───── Supplied information
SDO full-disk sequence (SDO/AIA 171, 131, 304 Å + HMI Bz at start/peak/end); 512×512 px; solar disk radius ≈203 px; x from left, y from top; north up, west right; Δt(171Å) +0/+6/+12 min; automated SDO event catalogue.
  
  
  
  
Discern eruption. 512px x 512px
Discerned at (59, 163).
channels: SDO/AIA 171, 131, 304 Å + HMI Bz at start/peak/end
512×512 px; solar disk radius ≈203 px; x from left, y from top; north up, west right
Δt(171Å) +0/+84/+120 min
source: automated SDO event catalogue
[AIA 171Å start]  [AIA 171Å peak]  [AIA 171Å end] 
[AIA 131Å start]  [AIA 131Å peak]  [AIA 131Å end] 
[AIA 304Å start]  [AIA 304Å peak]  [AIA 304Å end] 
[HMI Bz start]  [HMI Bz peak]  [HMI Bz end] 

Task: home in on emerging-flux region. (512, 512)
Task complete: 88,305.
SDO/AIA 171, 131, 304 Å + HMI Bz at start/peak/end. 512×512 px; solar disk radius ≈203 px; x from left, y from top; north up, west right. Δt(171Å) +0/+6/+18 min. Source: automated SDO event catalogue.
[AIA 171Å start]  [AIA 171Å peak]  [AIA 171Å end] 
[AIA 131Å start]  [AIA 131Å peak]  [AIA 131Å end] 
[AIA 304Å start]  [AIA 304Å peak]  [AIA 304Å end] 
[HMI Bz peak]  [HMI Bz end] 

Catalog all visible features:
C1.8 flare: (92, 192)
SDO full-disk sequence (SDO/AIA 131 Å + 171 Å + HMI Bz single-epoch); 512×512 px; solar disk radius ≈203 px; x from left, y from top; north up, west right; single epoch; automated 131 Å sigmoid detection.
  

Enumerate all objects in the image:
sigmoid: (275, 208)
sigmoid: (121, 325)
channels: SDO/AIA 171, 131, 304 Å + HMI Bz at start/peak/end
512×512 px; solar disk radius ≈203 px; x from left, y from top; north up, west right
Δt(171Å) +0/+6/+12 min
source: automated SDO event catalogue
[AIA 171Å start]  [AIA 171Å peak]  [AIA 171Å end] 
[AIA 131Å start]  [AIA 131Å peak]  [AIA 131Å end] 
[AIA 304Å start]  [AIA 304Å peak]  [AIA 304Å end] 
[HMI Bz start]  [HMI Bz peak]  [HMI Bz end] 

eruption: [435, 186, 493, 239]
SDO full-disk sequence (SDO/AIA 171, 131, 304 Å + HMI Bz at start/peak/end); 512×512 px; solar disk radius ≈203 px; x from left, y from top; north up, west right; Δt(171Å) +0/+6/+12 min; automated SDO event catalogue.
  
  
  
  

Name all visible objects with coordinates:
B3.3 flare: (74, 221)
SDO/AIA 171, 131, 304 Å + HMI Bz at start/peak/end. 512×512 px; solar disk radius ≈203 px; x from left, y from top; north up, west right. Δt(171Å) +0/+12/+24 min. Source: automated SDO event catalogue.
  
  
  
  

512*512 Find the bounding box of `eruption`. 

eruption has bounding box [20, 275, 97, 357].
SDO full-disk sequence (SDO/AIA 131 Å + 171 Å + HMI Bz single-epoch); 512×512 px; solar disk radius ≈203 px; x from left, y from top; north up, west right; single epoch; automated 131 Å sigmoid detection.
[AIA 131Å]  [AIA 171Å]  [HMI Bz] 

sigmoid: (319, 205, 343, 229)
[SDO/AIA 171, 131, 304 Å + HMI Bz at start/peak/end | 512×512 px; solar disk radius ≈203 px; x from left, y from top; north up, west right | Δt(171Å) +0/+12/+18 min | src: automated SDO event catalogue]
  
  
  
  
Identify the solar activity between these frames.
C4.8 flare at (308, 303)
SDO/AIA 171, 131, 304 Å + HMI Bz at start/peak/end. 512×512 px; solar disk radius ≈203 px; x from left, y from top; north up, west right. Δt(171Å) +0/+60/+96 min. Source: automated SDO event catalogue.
──────────
* **Goal of the exercise**: Which lines in the data above contain the string "Task"? Return each of those lines in full.

* **Response below**:
Task: home in on emerging-flux region. (512, 512)
Task complete: 88,305.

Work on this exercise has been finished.